■ Recorded data
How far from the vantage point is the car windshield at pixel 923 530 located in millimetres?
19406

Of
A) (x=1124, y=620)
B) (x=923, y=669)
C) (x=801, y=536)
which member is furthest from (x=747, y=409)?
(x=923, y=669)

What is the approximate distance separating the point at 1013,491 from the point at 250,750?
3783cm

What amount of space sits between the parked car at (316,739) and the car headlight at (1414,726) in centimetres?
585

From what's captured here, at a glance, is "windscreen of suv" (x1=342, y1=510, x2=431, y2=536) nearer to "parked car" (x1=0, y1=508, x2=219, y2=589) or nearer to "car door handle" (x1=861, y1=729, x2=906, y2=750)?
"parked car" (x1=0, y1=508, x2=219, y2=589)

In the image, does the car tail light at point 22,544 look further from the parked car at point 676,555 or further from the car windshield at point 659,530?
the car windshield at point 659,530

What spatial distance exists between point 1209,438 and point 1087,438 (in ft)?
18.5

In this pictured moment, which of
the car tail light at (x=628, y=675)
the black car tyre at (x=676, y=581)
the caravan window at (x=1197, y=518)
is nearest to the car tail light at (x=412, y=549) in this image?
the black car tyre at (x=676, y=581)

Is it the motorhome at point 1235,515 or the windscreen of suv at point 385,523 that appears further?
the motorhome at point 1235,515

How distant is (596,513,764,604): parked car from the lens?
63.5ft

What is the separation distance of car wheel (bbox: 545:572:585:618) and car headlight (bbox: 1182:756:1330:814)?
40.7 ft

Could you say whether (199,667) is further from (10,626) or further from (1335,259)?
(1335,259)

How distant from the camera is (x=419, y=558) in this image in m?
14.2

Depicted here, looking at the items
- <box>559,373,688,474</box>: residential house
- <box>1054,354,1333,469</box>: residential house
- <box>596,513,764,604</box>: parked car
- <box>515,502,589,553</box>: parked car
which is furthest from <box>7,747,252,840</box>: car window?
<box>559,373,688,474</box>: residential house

■ PROBLEM TO SOLVE
Copy only this span: the line that contains "What is the approximate", the last line, and every line between them.

■ EXERCISE RESPONSE
What is the approximate distance separating the point at 1013,491 from the point at 250,750?
3783cm

What amount of space sits between the parked car at (316,739) and the car headlight at (1414,726) in centimetres?
585

From what's captured here, at a glance, is "windscreen of suv" (x1=342, y1=510, x2=431, y2=536) nearer to "parked car" (x1=0, y1=508, x2=219, y2=589) or nearer to "car door handle" (x1=861, y1=729, x2=906, y2=750)?
"parked car" (x1=0, y1=508, x2=219, y2=589)

In the image, does the car tail light at point 22,544 look further from the parked car at point 676,555 or further from the car windshield at point 659,530?
the car windshield at point 659,530

What spatial distance exists between point 1209,438 and point 1087,438 (in ft)?
18.5

In this pictured moment, which of
the car tail light at (x=628, y=675)
the black car tyre at (x=676, y=581)
the caravan window at (x=1197, y=518)
is nearest to the car tail light at (x=412, y=549) in this image?
the black car tyre at (x=676, y=581)

Is it the motorhome at point 1235,515 or the windscreen of suv at point 385,523 that appears further?
the motorhome at point 1235,515

How distant is (596,513,764,604): parked car from the lens?
63.5ft

What is the separation distance of car wheel (bbox: 545:572:585:618) and car headlight (bbox: 1182:756:1330:814)?
40.7 ft

Could you say whether (199,667) is further from (10,626) or further from (1335,259)?
(1335,259)

How distant from the camera is (x=419, y=558) in this image in m?
14.2

Depicted here, looking at the items
- <box>559,373,688,474</box>: residential house
- <box>1054,354,1333,469</box>: residential house
- <box>596,513,764,604</box>: parked car
- <box>515,502,589,553</box>: parked car
which is furthest from <box>7,747,252,840</box>: car window?
<box>559,373,688,474</box>: residential house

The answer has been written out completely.